Concluding, I saw that there is a different environment in the communities on the south zone than in the north zone. To work with each of them is challenging in different ways, and there are good and bad sides to both. I have described some difficulties that arise in Vidigal where everyone wants to participate, have something to say and many times have the last word. Now I am identifying the opposite, which is the difficulty that appears where no one wants to speak and it is harder to reach a consensus not because there are too many opinions but because there is so much silence. The manager of this community, who had attended some of the meetings to plan the Rio +20 event in Vidigal, told me “I saw how you gathered so many people in those reunions, here I find it almost impossible to get people together. You’ve seen it, I can barely find the people because there is nobody on the streets.” But, even though at a slower pace, they are also infiltrating the community. Today, they said, it was a very good day. We talked with a few local business owners and they all were interested in participating on a survey that they will hand out next week.
This survey is an attempt to map out and identify needs that commerce in the community has. They want to find out how many business initiatives there are in the area, how many are regulated, how many are getting benefits from the state, if they can connect them with a program that funds small businesses, if they need any course support, etc. It was great to see that those who we asked did not even agreed to take the survey but also wanted to get involved and add and remove questions of the survey themselves.

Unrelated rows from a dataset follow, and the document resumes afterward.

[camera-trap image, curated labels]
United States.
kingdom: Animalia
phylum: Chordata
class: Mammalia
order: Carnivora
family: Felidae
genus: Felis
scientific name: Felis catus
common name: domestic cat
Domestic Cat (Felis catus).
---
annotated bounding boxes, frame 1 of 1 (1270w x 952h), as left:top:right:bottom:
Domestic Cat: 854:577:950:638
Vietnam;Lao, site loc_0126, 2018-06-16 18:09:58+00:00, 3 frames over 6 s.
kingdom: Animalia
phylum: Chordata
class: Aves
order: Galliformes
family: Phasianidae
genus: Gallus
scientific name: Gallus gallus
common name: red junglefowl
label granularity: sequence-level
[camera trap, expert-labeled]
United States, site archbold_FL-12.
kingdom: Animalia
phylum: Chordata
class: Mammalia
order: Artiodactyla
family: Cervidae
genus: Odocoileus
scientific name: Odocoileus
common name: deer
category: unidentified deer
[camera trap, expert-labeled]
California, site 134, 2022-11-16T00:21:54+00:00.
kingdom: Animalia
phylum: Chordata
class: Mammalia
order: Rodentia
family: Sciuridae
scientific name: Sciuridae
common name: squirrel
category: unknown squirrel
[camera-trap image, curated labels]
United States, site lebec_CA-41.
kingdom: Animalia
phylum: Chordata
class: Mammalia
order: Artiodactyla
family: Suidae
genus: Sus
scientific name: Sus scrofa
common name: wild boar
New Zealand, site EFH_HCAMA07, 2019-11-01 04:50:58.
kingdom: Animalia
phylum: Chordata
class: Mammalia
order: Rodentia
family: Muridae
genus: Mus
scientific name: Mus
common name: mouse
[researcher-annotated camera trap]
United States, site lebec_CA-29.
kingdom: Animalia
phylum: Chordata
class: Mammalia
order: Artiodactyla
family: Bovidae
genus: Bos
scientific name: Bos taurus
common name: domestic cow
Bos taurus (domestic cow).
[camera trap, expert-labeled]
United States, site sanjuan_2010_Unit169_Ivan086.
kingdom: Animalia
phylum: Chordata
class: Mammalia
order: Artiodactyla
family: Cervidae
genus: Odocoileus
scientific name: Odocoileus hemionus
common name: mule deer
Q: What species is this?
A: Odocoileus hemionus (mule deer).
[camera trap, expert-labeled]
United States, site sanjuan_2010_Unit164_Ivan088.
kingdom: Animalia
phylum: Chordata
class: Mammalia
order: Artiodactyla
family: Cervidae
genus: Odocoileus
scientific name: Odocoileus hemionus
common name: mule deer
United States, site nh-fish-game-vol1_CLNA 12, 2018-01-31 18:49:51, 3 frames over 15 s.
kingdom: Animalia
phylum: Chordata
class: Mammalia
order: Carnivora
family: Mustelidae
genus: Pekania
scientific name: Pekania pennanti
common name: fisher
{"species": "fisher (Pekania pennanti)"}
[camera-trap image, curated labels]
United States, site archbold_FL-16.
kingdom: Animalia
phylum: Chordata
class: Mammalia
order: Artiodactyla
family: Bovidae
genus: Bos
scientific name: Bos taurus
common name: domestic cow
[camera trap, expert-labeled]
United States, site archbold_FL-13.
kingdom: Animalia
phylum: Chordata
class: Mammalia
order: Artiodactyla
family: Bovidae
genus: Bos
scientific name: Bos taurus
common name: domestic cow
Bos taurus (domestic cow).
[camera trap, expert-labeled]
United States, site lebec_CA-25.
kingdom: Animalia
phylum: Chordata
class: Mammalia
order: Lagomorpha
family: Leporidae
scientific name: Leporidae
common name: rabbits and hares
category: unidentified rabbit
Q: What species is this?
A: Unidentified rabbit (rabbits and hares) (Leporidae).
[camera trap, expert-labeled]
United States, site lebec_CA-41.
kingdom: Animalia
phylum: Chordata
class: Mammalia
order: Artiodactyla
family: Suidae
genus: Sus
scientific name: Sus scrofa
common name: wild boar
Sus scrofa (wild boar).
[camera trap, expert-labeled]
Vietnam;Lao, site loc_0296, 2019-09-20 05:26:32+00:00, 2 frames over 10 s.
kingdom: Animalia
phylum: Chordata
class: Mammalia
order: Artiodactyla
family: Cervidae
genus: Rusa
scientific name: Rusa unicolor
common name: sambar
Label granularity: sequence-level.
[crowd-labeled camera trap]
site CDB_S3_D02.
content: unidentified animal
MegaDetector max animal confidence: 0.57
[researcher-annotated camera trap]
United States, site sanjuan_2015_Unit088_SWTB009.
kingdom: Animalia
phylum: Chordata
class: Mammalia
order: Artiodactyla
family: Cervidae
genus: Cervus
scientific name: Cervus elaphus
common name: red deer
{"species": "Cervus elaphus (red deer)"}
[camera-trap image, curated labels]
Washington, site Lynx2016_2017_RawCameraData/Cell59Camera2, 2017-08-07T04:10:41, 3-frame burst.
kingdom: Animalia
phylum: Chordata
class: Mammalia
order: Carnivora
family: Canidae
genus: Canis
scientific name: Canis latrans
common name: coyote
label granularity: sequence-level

As the manager said, this is something done for the community and they are beginning to see that. Even though the government can appear as careless or its policies be inefficient, the people that work at the lower levels such as her, her assistant or others in similar positions are of good heart and do this because they find very rewarding and genuinely want to help (I must add here that this a personal impression I have gotten here, because from what I have been asking I found many of the people working in these positions to be extremely well formed in educational terms, while from what I know the salary does not correspond this. Many even had other better paid jobs before that they left to become involved in this initiative.) Once again, in this different context I saw the start of a positive evolution towards development and a more peaceful environment. Hopefully things continue to more towards change in this direction and locals can get a little more of, as the guy on the main picture tattooed on his arm, Felicidade (happiness).